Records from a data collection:
────────────────────

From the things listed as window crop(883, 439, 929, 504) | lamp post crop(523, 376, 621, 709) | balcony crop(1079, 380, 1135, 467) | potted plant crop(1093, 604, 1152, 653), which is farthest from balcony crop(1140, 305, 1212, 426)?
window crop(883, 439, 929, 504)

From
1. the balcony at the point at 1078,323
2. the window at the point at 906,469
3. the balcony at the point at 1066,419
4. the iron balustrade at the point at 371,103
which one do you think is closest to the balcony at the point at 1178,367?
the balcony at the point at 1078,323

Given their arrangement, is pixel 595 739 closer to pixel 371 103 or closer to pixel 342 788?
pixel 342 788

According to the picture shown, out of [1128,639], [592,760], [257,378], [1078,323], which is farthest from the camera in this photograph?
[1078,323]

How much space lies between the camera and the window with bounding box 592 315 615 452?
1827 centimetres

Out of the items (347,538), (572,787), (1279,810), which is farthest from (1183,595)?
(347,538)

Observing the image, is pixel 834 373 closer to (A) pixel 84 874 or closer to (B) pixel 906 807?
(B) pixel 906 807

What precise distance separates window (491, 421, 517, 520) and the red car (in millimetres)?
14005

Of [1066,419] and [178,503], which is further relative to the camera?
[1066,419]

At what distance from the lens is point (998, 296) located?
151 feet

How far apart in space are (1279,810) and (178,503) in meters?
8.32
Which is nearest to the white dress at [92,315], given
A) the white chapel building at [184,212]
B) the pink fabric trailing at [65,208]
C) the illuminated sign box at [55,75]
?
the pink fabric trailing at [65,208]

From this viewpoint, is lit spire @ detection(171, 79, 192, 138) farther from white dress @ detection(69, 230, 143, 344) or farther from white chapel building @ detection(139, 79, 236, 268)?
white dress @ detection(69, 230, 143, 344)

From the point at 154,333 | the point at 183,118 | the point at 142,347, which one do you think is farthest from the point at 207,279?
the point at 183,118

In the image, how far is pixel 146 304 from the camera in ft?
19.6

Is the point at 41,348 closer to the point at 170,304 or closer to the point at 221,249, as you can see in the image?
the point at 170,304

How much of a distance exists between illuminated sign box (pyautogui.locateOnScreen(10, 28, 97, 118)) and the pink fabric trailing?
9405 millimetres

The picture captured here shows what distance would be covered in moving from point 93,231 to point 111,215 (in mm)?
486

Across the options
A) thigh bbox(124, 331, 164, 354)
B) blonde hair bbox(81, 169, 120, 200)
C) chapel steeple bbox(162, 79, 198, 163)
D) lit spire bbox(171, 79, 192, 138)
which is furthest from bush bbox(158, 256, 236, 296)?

────────────────────

Starting at the line that contains "In the image, how", output every line of the records verbatim through the final line, including both of those lines.

| Response to the task |
In the image, how far is pixel 146 304 from the camera in ft?
19.6

Is the point at 41,348 closer to the point at 170,304 or closer to the point at 221,249, as you can see in the image?
the point at 170,304

How much of a distance exists between illuminated sign box (pyautogui.locateOnScreen(10, 28, 97, 118)) and the pink fabric trailing?
9405 millimetres

The picture captured here shows what distance would be covered in moving from point 93,231 to point 111,215 (in mm)?
486

Across the options
A) thigh bbox(124, 331, 164, 354)
B) blonde hair bbox(81, 169, 120, 200)
C) chapel steeple bbox(162, 79, 198, 163)
D) lit spire bbox(171, 79, 192, 138)
which is furthest from bush bbox(158, 256, 236, 296)?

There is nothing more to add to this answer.